• _PROBLEM DETAILS_:
Please extract the lines of the material below, beginning with the line that contains "How far do <box>392,6,527,110</box>: cherry" and continuing through the end of the material, and copy them word for word.

[START DATA FOR THIS EXERCISE]

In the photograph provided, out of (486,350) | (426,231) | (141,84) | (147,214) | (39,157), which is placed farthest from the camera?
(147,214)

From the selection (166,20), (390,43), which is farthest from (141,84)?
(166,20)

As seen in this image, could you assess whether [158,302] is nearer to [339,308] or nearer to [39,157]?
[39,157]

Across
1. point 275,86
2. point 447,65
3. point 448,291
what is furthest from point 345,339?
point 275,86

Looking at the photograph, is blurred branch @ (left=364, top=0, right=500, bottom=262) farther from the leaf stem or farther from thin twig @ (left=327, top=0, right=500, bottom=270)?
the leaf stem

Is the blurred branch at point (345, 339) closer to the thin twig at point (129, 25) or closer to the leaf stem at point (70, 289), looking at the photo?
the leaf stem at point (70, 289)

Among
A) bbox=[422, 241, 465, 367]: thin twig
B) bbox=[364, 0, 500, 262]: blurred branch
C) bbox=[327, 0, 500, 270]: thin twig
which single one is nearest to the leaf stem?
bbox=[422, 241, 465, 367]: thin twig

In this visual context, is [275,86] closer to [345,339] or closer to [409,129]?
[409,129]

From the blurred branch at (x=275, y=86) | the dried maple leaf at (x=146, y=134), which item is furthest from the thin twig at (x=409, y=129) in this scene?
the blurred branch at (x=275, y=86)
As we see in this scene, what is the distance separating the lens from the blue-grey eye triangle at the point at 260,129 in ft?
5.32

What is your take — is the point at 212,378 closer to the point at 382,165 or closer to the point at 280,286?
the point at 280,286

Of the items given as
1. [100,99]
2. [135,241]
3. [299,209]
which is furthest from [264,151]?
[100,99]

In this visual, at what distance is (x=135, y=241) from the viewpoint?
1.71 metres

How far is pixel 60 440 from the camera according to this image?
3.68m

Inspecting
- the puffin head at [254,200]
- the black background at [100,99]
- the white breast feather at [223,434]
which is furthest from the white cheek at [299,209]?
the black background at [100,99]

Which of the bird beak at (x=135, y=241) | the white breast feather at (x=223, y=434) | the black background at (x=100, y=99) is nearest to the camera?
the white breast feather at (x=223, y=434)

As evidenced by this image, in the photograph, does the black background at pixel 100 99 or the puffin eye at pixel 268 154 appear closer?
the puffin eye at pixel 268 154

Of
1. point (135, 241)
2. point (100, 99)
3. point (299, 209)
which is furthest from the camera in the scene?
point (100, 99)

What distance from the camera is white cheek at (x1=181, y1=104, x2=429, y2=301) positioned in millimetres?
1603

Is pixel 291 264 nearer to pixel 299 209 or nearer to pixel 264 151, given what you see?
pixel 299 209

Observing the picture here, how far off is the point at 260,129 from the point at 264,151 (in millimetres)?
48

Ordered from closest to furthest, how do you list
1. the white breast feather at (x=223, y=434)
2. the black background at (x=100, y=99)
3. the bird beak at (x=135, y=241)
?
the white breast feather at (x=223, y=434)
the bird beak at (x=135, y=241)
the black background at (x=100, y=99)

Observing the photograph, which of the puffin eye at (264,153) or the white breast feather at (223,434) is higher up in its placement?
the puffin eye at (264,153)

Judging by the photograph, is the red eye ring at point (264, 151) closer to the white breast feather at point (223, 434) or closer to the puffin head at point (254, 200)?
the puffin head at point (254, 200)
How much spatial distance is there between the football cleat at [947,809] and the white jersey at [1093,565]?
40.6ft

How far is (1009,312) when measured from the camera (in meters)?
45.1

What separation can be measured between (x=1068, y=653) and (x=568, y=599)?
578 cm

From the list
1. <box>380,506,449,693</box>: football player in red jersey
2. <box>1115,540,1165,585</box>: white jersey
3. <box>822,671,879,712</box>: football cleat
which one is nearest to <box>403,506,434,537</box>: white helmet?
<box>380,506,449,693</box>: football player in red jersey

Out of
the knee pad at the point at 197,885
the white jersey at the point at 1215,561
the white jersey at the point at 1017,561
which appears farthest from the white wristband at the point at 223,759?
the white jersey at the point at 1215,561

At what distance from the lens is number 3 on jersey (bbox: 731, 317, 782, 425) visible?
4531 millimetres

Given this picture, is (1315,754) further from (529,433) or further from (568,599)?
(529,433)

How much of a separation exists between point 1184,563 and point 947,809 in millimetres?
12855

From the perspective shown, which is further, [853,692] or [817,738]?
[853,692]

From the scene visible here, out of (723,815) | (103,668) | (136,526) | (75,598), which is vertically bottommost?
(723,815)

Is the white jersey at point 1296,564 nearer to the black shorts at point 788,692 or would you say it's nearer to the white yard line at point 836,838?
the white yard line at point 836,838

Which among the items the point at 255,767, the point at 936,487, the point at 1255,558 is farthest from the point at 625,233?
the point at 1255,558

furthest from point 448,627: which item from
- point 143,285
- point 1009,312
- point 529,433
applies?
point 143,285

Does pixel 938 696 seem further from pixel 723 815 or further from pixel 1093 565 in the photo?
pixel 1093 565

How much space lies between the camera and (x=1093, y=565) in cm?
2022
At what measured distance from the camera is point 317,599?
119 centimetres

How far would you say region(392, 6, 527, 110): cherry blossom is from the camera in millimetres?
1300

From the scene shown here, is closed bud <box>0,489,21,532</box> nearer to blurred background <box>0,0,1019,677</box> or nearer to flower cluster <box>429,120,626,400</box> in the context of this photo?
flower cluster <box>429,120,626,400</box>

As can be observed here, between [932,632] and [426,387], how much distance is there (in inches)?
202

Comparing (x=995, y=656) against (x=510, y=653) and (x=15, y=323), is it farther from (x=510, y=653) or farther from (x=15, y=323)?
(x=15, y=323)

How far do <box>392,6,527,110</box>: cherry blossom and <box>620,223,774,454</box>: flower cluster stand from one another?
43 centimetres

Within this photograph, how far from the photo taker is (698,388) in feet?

[END DATA FOR THIS EXERCISE]

• _EXERCISE OUTPUT_:
How far do <box>392,6,527,110</box>: cherry blossom and <box>620,223,774,454</box>: flower cluster stand from one another?
43 centimetres

Within this photograph, how far from the photo taker is (698,388) in feet?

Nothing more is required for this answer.